EXERCISE INSTRUCTIONS -> Return only the number of lines in the entries below that hold the word "Tanzania".

DATASET RECORDS ->
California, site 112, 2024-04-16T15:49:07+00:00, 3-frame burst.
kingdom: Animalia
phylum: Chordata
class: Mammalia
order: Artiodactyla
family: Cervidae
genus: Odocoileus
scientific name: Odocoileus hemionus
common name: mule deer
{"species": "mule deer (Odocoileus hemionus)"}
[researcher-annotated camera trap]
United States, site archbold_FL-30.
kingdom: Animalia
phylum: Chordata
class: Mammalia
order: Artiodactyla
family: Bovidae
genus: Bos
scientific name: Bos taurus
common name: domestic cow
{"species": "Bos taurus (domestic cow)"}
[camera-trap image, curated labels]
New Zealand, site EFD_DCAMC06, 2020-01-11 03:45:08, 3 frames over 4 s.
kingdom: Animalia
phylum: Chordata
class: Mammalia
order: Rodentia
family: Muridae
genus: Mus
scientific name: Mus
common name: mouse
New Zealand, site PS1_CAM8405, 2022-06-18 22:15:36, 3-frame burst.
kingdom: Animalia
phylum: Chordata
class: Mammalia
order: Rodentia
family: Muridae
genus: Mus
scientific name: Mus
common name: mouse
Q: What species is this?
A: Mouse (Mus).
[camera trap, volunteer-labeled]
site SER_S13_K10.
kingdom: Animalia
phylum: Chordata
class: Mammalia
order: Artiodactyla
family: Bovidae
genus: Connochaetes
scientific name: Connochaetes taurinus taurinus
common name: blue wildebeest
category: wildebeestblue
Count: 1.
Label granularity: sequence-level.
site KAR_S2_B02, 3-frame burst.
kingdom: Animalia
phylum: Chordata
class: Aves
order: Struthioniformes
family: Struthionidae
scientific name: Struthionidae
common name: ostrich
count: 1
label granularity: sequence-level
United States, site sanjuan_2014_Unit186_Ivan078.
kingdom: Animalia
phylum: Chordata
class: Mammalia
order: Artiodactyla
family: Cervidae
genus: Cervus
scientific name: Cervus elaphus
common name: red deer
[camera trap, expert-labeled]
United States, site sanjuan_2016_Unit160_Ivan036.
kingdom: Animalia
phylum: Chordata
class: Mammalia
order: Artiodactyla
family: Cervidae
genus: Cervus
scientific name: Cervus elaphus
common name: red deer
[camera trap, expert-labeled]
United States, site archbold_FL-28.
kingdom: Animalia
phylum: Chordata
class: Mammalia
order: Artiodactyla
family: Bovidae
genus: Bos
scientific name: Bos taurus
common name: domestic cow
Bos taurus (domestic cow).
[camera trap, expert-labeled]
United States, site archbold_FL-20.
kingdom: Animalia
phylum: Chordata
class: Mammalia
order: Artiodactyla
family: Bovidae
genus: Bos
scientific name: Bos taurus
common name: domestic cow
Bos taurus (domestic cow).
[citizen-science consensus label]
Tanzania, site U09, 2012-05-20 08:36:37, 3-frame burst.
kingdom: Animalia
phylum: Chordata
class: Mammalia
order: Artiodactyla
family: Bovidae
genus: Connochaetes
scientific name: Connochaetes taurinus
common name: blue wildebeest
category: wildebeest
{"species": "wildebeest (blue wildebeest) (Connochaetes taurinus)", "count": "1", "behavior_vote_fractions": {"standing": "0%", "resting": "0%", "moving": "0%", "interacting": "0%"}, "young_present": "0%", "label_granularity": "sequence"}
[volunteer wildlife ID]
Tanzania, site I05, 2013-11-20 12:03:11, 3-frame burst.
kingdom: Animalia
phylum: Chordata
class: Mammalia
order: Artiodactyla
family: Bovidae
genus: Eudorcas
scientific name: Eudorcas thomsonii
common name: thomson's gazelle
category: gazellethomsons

WRITTEN ANSWER -> 2